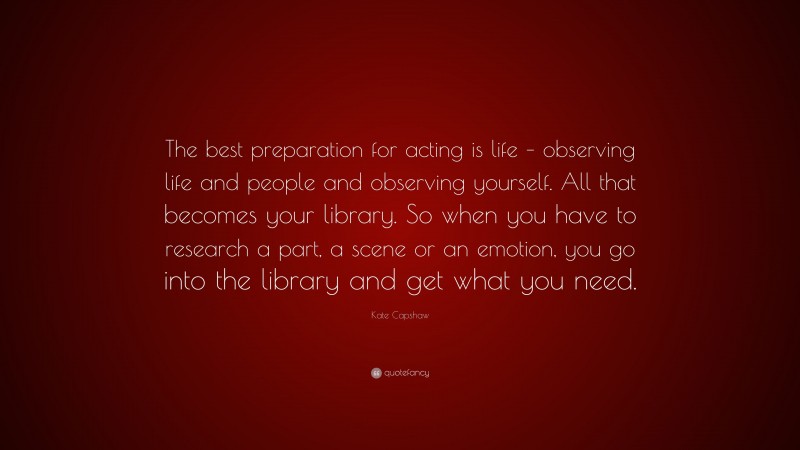 Kate Capshaw Quote: “The best preparation for acting is life – observing life and people and observing yourself. All that becomes your library. So when you have to research a part, a scene or an emotion, you go into the library and get what you need.”
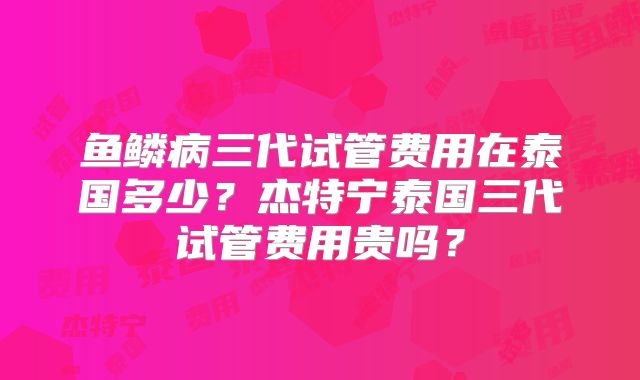 鱼鳞病三代试管费用在泰国多少？杰特宁泰国三代试管费用贵吗？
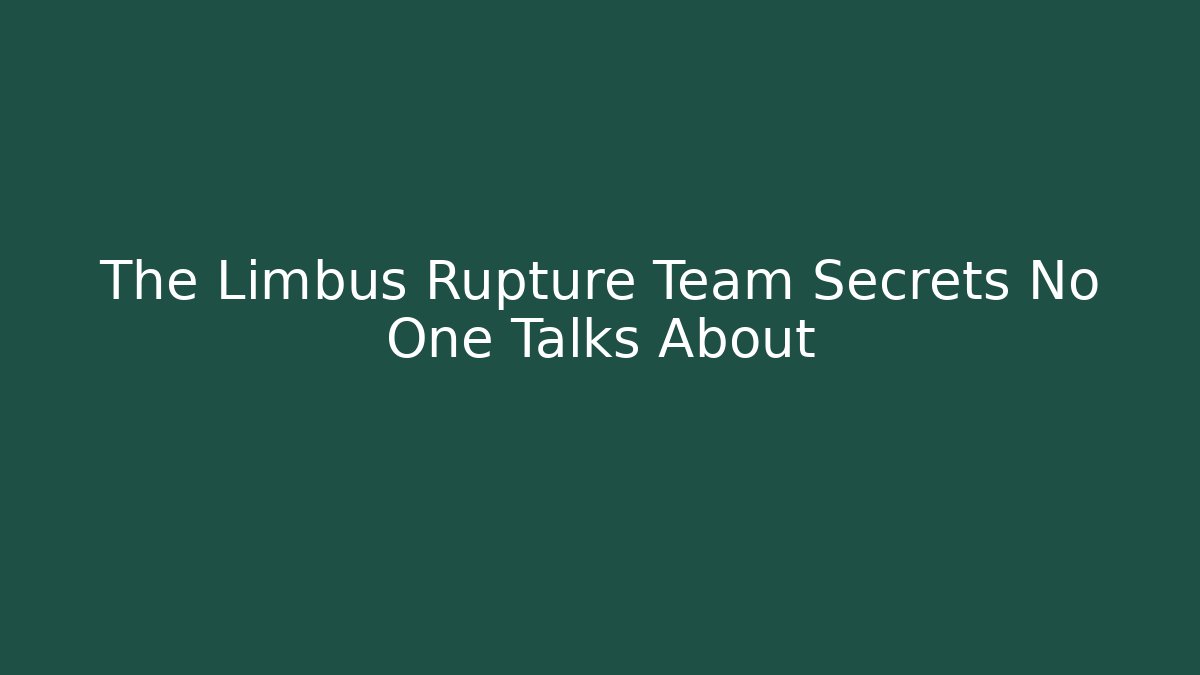 The Limbus Rupture Team Secrets No One Talks About
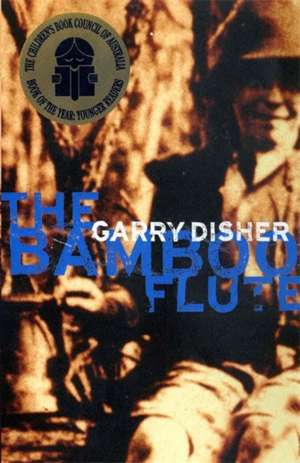 Bamboo Flute de Garry Disher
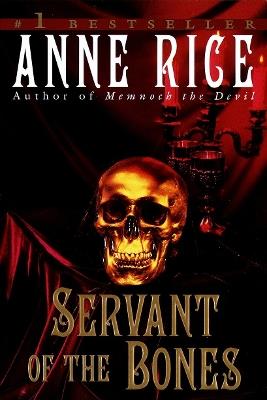 Servant of the Bones: A Novel - Anne Rice - cover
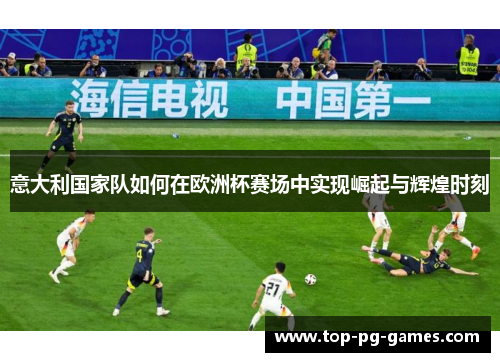 意大利国家队如何在欧洲杯赛场中实现崛起与辉煌时刻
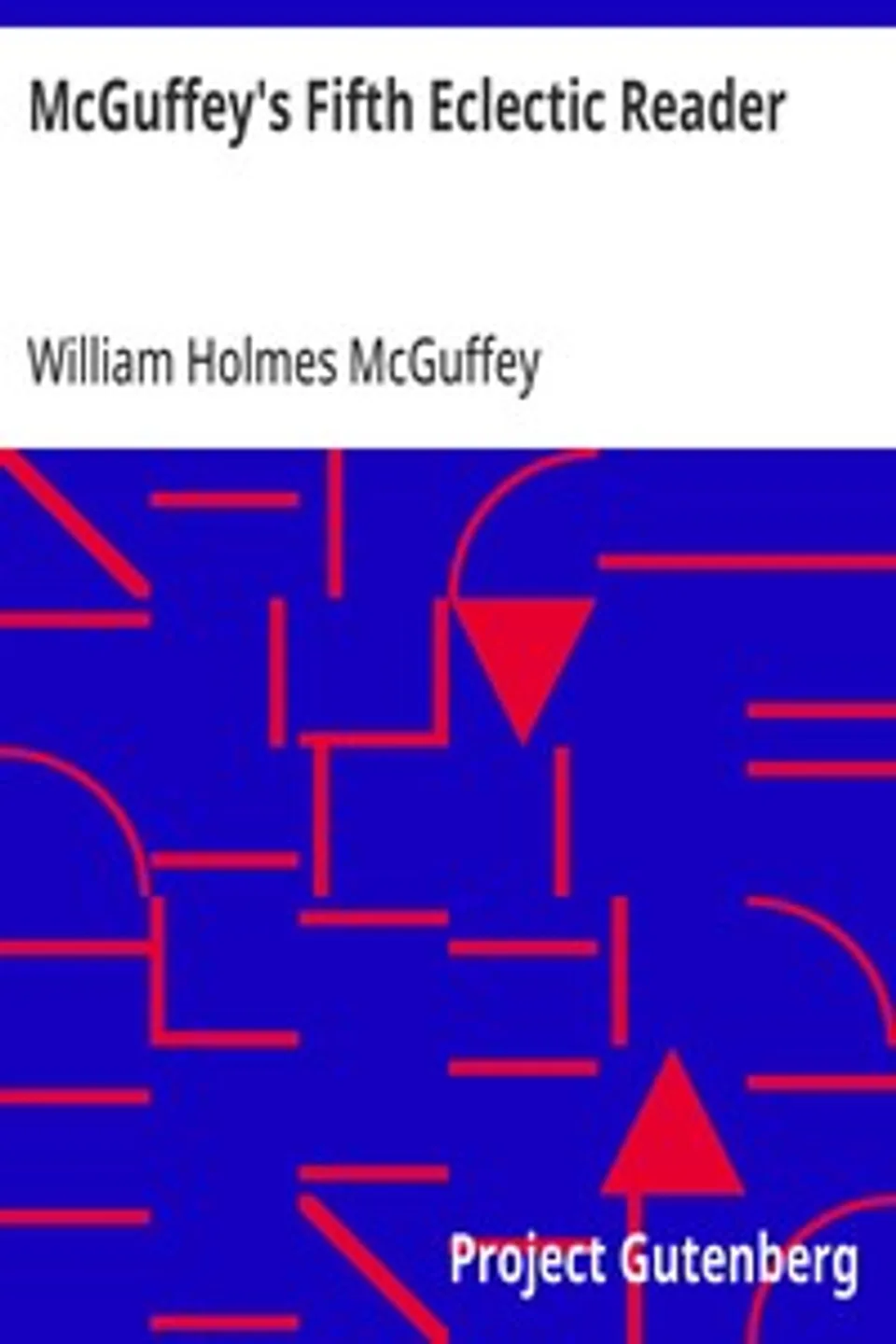 McGuffey's Fifth Eclectic Reader, William Holmes McGuffey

(How to complete this task): Pictures in the entries are to be skipped, and everything else repeated word for word.

(Solution to the problem):
 Kate Capshaw Quote: “The best preparation for acting is life – observing life and people and observing yourself. All that becomes your library. So when you have to research a part, a scene or an emotion, you go into the library and get what you need.”
 鱼鳞病三代试管费用在泰国多少？杰特宁泰国三代试管费用贵吗？
 The Limbus Rupture Team Secrets No One Talks About
 Bamboo Flute de Garry Disher
 Servant of the Bones: A Novel - Anne Rice - cover
 意大利国家队如何在欧洲杯赛场中实现崛起与辉煌时刻
 McGuffey's Fifth Eclectic Reader, William Holmes McGuffey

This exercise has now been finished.